:: Exercise brief ::
The line that holds "scientific name: Sus scrofa" marks the start. Return it and each following line through the end of the data, unchanged.

:: Provided information ::

☆ ☆ ☆

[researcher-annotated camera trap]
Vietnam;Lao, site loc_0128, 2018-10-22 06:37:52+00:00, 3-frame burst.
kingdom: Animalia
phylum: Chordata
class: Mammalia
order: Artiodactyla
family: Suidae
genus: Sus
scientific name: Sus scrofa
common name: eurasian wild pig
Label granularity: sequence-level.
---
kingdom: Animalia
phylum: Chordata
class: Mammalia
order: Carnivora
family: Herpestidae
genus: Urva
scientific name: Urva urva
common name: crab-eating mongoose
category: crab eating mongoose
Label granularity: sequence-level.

☆ ☆ ☆

:: Response to this task ::
scientific name: Sus scrofa
common name: eurasian wild pig
Label granularity: sequence-level.
---
kingdom: Animalia
phylum: Chordata
class: Mammalia
order: Carnivora
family: Herpestidae
genus: Urva
scientific name: Urva urva
common name: crab-eating mongoose
category: crab eating mongoose
Label granularity: sequence-level.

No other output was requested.